The worst thing is, a large proportion of them are paying a mortgage, only it’s someone else’s. My generation got ****ed with the massive interest rates swiftly followed by the Tories boom and bust, which left millions (me included) in negative equity. But time was always going to sort that out, and it did, but home ownership when I first bought wasn’t really a ‘wish list’ item, if you were working you could get a very low deposit mortgage and crack on, I was 21 when I bought my first property, my kids think it’s bizarre. The average age for a first time buyer now, is 34.
I can remember buying my first property. I took a 110% mortgage so I could comfortably get the place done up, too. Kids of today will never have the opportunities we had to get on the property ladder.
Talking of things your kids just won’t believe, they still think I’m taking the piss about packs of dogs in the park. Back in the day when ‘taking the dog out’ involved opening the front door and off he ****ed for the day You’d be setting up the old jumpers for goal posts and there’d often be a pack of the ****ers just wandering about lol. They won’t have it, they think I’m making it up, funny as ****.
Yeah, you’re a bit younger than me, but lending people more than the house was worth was common place, I think they got up to 125% at the absolute height of the boom. Buy to let landlords who were releasing equity every 6 months thinking it’d never end, but it did. I knew a few who were paper millionaires thinking they’d made it, who promptly ended up bankrupt when the bubble popped.

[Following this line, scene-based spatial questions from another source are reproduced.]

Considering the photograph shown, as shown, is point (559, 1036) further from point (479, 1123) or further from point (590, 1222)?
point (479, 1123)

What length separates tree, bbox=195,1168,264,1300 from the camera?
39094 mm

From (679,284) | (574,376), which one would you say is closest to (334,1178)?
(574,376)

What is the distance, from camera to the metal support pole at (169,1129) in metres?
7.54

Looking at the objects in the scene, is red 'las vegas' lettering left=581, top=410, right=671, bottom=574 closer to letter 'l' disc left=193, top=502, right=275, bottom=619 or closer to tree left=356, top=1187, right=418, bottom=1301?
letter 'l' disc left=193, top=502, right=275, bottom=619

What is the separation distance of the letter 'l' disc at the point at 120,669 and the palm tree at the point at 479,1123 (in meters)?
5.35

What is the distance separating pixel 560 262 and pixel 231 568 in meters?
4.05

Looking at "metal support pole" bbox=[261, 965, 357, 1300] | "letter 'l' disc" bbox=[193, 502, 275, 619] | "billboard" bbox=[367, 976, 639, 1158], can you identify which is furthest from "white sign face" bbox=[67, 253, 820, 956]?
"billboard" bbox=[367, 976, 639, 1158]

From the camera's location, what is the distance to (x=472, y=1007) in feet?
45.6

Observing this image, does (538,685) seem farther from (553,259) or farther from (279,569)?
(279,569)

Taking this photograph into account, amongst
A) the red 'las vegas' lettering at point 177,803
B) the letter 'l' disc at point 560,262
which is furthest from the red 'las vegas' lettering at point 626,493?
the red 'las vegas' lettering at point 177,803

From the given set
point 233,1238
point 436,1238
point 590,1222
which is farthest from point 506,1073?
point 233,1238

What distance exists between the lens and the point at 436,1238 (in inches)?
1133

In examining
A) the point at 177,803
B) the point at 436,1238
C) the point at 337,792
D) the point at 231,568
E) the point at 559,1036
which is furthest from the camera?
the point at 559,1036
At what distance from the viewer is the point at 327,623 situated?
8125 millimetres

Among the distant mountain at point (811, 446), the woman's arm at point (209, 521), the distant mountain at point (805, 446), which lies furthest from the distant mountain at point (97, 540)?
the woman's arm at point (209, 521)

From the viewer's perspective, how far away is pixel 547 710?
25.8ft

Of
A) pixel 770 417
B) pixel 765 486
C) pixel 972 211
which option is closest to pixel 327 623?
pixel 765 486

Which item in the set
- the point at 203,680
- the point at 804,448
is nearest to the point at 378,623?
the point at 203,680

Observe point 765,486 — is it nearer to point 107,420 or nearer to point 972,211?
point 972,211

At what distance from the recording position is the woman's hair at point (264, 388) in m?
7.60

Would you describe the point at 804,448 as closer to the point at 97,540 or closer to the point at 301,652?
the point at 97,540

Property portfolios are still seen as a perfectly valid investment. With some people / companies owning dozens of not hundreds of properties. And like you say, it’s our younger generation who are paying off these mortgages, with their rent often hugely inflated from the mortgage repayments. The situation down here, like a lot of tourist areas, is simply unsustainable. Loads of second homes, investment properties, air B&B etc. Prices are grotesquely inflated as a result as young people can’t afford to buy, let alone even rent as that too is vastly overpriced. Towns become full of tourists and second home owners in the summer and then become ghost towns in the winter. The situation is beginning to come home to roost. This summer (and Covid played it’s part) loads of hospitality businesses had to close because they simply couldn’t get the staff. St Ives is full of swanky restaurants charging £25 per dish, but nobody earning under £50k per year can afford to live there, so the students and youngsters on minimum wage simply weren’t there to wait tables and pour drinks for wealthy tourists wanting their posh grub.
I'm the same, stamp paid up ages ago, I'm already mortgage (and debt) free, kids grown up and left home. Small private pension which I will take as a lump sum. Not bad for a poor kid, that left school at 15 with no qualifications. If I look back and was asked what's the secret to achieving it, I'd say, never had time off sick (until late in life) and I never let people down, really as simple as that, and a bit of luck along the way.
Gonna open bottle of nice Shiraz now. Might yet finish it, but do have an early junior football game, followed immediately by a youth football game. That's Saturday's for me now, Chief two teams.